Several different capabilities should be integrated into the Bluetooth network to ensure reliable and secure operation. The IP-based network, which performs overall data management, should rely on a triad configuration for its associated switches. Route and carrier diversity is also needed to create a packet-switched network with essentially no down time. Of course, the utility must also use secure Internet connections to safeguard their data.
A range of services
Once Bluetooth-enabled systems are deployed throughout the service territory, the utility has in effect built a wireless overlay network that enables a number of applications. For instance, the new data network can be used as a hub for two-way communications with remote equipment and field personnel. Potential applications include SCADA, automatic workforce dispatch, demand-side management and value added services. And because the Bluetooth network is modular and scalable, utilities can expand and mould it to meet specific operational requirements in the field.
With a Bluetooth-enabled network in place, utilities can also broadcast real-time rates, conduct on-demand meter reads, reduce peak load and incorporate functions such as distribution automation and remote connect/disconnect. Other service providers might also use the network for services that don’t require high data rates — security monitoring, appliance monitoring and emergency warning systems, to name several.

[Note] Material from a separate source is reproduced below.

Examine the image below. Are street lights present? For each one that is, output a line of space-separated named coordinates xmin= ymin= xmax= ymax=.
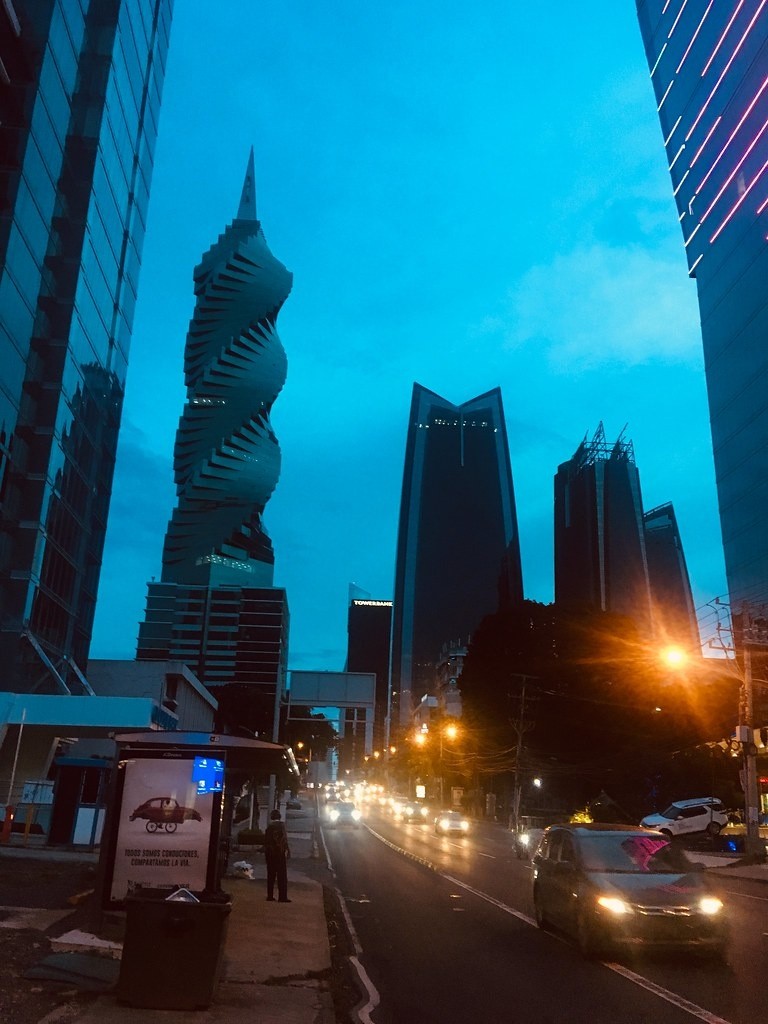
xmin=667 ymin=648 xmax=760 ymax=855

A significant contributor to the technology’s adoption over the long term is the coexistence of Bluetooth with other wired and wireless technologies. Recent trials have demonstrated Bluetooth’s coexistence with wireless networks based on HomeRF and IEEE 802.11b standards. These results indicate that Bluetooth-enabled components will not interfere with new services delivered through a Bluetooth-enabled network. As a testament to compatibility, United Parcel Service has embarked on implementation of a new $100 million package sorting system that incorporates both Bluetooth and 802.11b data transfer.

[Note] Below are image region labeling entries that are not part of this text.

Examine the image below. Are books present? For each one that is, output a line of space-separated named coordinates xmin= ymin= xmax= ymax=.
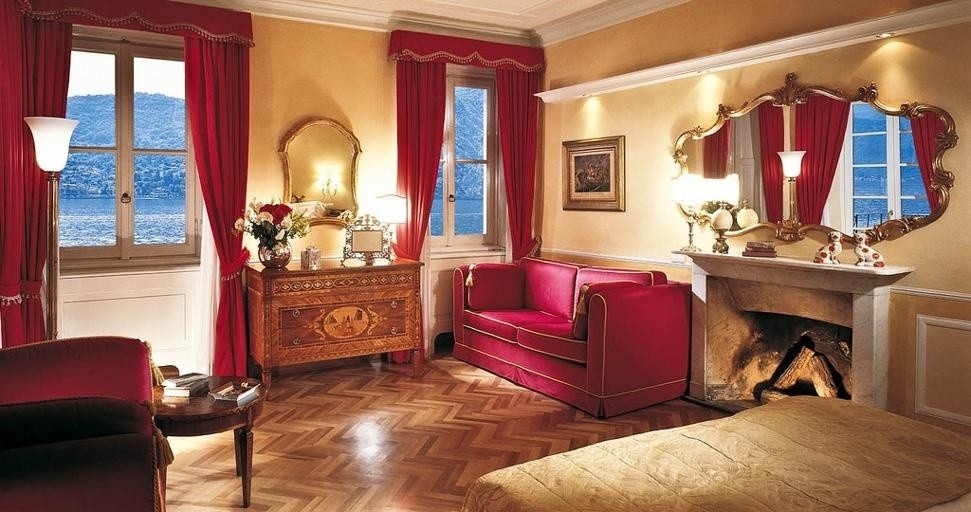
xmin=163 ymin=379 xmax=209 ymax=397
xmin=161 ymin=373 xmax=207 ymax=387
xmin=742 ymin=241 xmax=778 ymax=258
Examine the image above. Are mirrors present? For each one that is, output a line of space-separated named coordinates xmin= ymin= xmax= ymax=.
xmin=665 ymin=74 xmax=963 ymax=245
xmin=279 ymin=119 xmax=362 ymax=228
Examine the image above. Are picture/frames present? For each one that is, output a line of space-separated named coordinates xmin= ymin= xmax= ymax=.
xmin=562 ymin=135 xmax=625 ymax=213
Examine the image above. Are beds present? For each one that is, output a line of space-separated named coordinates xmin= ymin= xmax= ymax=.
xmin=463 ymin=393 xmax=970 ymax=512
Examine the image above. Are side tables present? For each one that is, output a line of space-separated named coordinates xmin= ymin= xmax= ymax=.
xmin=154 ymin=375 xmax=267 ymax=506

Although Bluetooth is not the only solution for the numerous applications industry innovators envision, it could be an important part of a total solution — or a value added service — for residences, offices and factories. The technology’s robust nature and flexibility merit serious consideration as a foundation for future business operations. Even more importantly, utility leaders should understand that deploying Bluetooth not only brings new, viable solutions to their own industry but almost ensures their participation in providing the broader ubiquitous network that customers want for always-on connections to anything, anytime, anywhere.